Llegó un peregrino a la cueva del Anacoreta y le pidió:
- Bendíceme, Maestro.
El Anacoreta empezó a enumerar las bondades del peregrino.
Este extrañado, insistió.
- Os he pedido vuestra bendición; no que me elogiéis.
El Anacoreta lo miró profundamente y sonrió con placidez. Suspiró y dijo:
- Bendecir no es un gesto ni repetir una fórmula ritual. Bendecir es "decir-bien". Cada ve que hablamos bien de alguien lo estamos bendiciendo.
Guardó unos instantes de silencio, miró a lo lejos y prosiguió:
- ¿No crees que a nuestro mundo le faltan muchas bendiciones? ¡Sólo se oye hablar mal de los otros! Escucha el discurso más simple de un político. Pasa más tiempo en descalificar a los demás, que en decir qué es lo que él va a hacer. Toma cualquier periódico. Encontrarás más artículos de crítica que de alabanza. Eso es maldecir, "decir-mal". Y así como la bendición nos trae el bien, la maldición engendra el mal.
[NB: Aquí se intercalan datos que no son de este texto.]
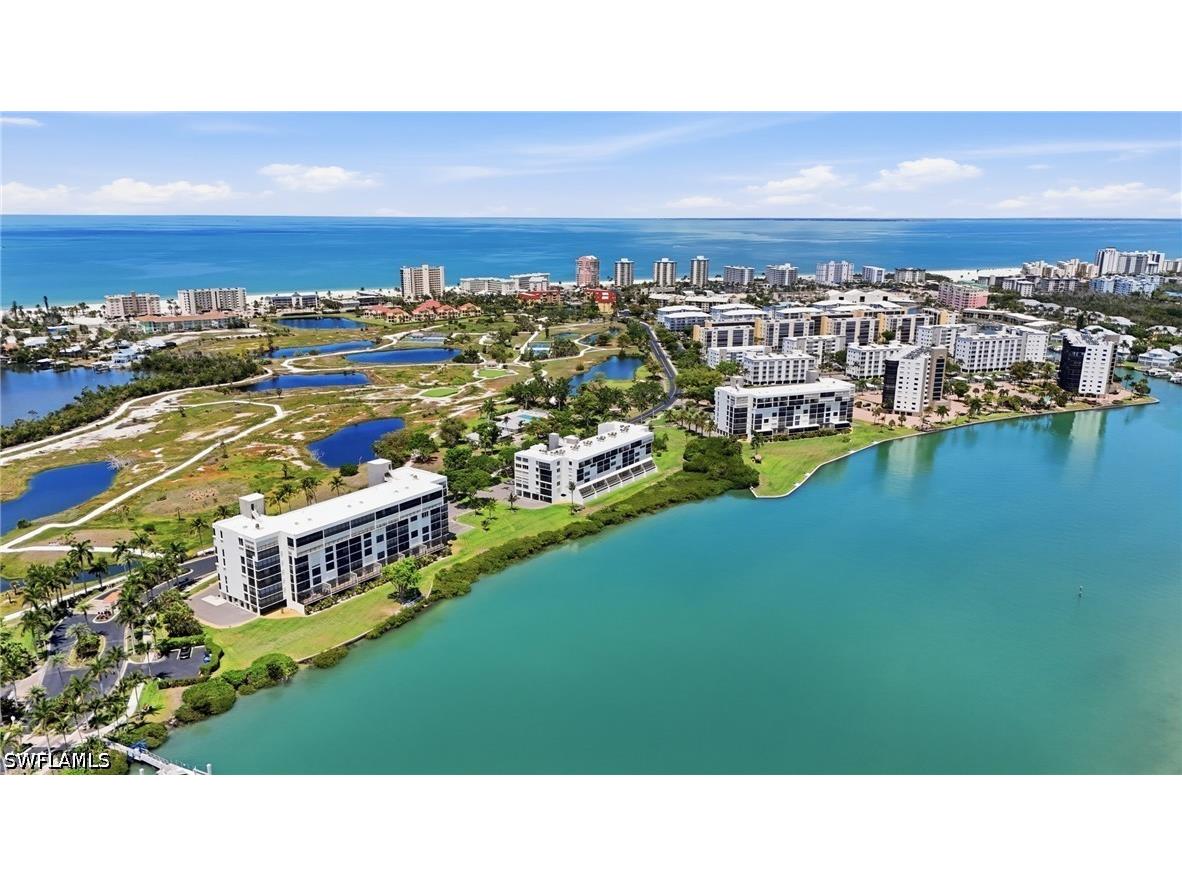4223 Bay Beach Lane #4F Fort Myers Beach FL 33931 226021515 image29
Sí, cada vez que hablamos bien de alguien, que lo felicitamos, que le demostramos ternura, lo estamos bendiciendo. Deberíamos llenar el mundo de bendiciones.
Y se retiró lentamente a su cueva.
Sí, cada vez que hablamos bien de alguien, que lo felicitamos, que le demostramos ternura, lo estamos bendiciendo. Deberíamos llenar el mundo de bendiciones.